WRITTEN EXERCISE: Set out every line of the rows below as a Markdown table with the columns Line and Content, giving each line's number and its wording and skipping blank lines. Omit the pictures.

- - - - - - -

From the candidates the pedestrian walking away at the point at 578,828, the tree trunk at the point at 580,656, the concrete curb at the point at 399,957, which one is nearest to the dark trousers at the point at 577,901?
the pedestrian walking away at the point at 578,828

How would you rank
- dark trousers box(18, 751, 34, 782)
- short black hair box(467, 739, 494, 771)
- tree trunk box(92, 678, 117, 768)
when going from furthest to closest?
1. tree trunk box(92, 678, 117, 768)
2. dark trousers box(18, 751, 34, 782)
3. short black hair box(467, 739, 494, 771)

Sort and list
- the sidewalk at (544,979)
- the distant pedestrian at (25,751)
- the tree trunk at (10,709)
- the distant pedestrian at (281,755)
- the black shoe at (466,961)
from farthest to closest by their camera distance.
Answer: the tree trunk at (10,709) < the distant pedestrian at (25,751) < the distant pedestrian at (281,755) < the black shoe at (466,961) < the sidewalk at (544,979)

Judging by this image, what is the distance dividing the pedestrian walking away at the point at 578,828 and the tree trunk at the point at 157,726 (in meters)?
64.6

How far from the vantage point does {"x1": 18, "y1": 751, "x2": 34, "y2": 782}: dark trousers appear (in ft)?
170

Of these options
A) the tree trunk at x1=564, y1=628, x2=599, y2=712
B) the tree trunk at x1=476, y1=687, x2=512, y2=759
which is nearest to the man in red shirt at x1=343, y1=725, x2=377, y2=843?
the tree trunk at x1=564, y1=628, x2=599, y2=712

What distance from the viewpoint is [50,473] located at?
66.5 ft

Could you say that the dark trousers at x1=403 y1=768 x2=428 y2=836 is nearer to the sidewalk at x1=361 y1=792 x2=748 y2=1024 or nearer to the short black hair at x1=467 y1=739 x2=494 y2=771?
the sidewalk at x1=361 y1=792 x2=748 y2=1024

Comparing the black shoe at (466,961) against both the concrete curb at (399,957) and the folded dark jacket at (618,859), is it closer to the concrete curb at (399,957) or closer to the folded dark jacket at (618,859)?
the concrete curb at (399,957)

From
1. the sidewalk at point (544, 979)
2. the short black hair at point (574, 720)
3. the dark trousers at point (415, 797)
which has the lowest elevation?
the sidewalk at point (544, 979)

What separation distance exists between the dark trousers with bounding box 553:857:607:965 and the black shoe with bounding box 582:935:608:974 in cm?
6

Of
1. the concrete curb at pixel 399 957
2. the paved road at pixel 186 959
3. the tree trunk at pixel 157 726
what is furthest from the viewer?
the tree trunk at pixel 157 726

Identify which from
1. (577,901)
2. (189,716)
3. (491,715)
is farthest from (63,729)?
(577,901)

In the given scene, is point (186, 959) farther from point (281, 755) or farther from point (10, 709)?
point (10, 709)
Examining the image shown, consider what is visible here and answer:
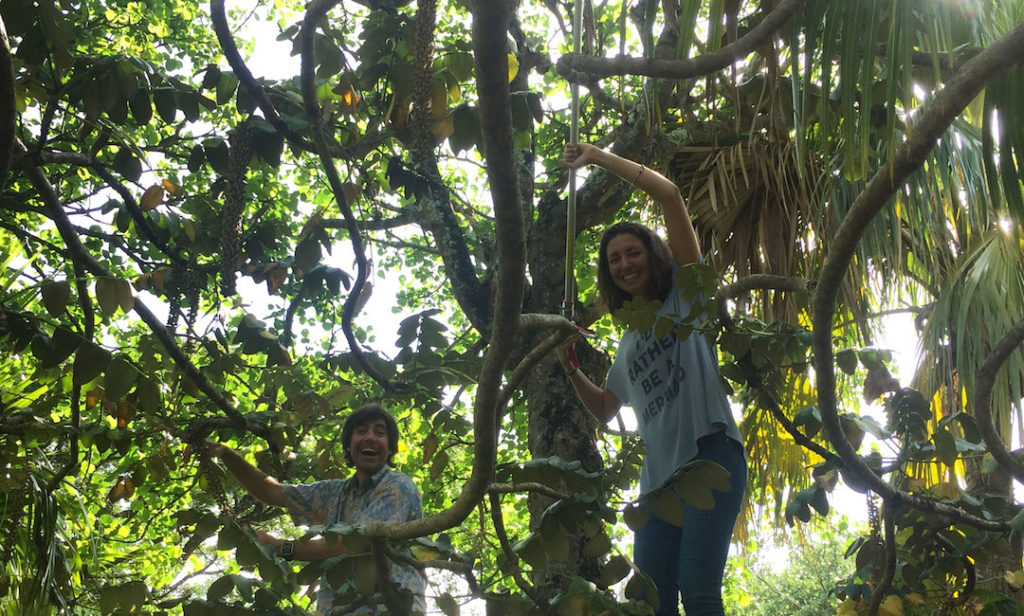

- - - - - - -

TASK RESULT:
| Line | Content |
|---|---|
| 1 | From the candidates the pedestrian walking away at the point at 578,828, the tree trunk at the point at 580,656, the concrete curb at the point at 399,957, which one is nearest to the dark trousers at the point at 577,901? |
| 2 | the pedestrian walking away at the point at 578,828 |
| 3 | How would you rank |
| 4 | - dark trousers box(18, 751, 34, 782) |
| 5 | - short black hair box(467, 739, 494, 771) |
| 6 | - tree trunk box(92, 678, 117, 768) |
| 7 | when going from furthest to closest? |
| 8 | 1. tree trunk box(92, 678, 117, 768) |
| 9 | 2. dark trousers box(18, 751, 34, 782) |
| 10 | 3. short black hair box(467, 739, 494, 771) |
| 11 | Sort and list |
| 12 | - the sidewalk at (544,979) |
| 13 | - the distant pedestrian at (25,751) |
| 14 | - the tree trunk at (10,709) |
| 15 | - the distant pedestrian at (281,755) |
| 16 | - the black shoe at (466,961) |
| 17 | from farthest to closest by their camera distance. |
| 18 | Answer: the tree trunk at (10,709) < the distant pedestrian at (25,751) < the distant pedestrian at (281,755) < the black shoe at (466,961) < the sidewalk at (544,979) |
| 19 | Judging by this image, what is the distance dividing the pedestrian walking away at the point at 578,828 and the tree trunk at the point at 157,726 (in meters)? |
| 20 | 64.6 |
| 21 | How far from the vantage point does {"x1": 18, "y1": 751, "x2": 34, "y2": 782}: dark trousers appear (in ft)? |
| 22 | 170 |
| 23 | Of these options |
| 24 | A) the tree trunk at x1=564, y1=628, x2=599, y2=712 |
| 25 | B) the tree trunk at x1=476, y1=687, x2=512, y2=759 |
| 26 | which is nearest to the man in red shirt at x1=343, y1=725, x2=377, y2=843? |
| 27 | the tree trunk at x1=564, y1=628, x2=599, y2=712 |
| 28 | What distance from the viewpoint is [50,473] located at? |
| 29 | 66.5 ft |
| 30 | Could you say that the dark trousers at x1=403 y1=768 x2=428 y2=836 is nearer to the sidewalk at x1=361 y1=792 x2=748 y2=1024 or nearer to the short black hair at x1=467 y1=739 x2=494 y2=771? |
| 31 | the sidewalk at x1=361 y1=792 x2=748 y2=1024 |
| 32 | Comparing the black shoe at (466,961) against both the concrete curb at (399,957) and the folded dark jacket at (618,859), is it closer to the concrete curb at (399,957) or closer to the folded dark jacket at (618,859)? |
| 33 | the concrete curb at (399,957) |
| 34 | From |
| 35 | 1. the sidewalk at point (544, 979) |
| 36 | 2. the short black hair at point (574, 720) |
| 37 | 3. the dark trousers at point (415, 797) |
| 38 | which has the lowest elevation? |
| 39 | the sidewalk at point (544, 979) |
| 40 | What separation distance exists between the dark trousers with bounding box 553:857:607:965 and the black shoe with bounding box 582:935:608:974 in cm? |
| 41 | 6 |
| 42 | Of |
| 43 | 1. the concrete curb at pixel 399 957 |
| 44 | 2. the paved road at pixel 186 959 |
| 45 | 3. the tree trunk at pixel 157 726 |
| 46 | what is furthest from the viewer? |
| 47 | the tree trunk at pixel 157 726 |
| 48 | Identify which from |
| 49 | 1. (577,901) |
| 50 | 2. (189,716) |
| 51 | 3. (491,715) |
| 52 | is farthest from (63,729)? |
| 53 | (577,901) |
| 54 | In the given scene, is point (186, 959) farther from point (281, 755) or farther from point (10, 709)? |
| 55 | point (10, 709) |
| 56 | Examining the image shown, consider what is visible here and answer: |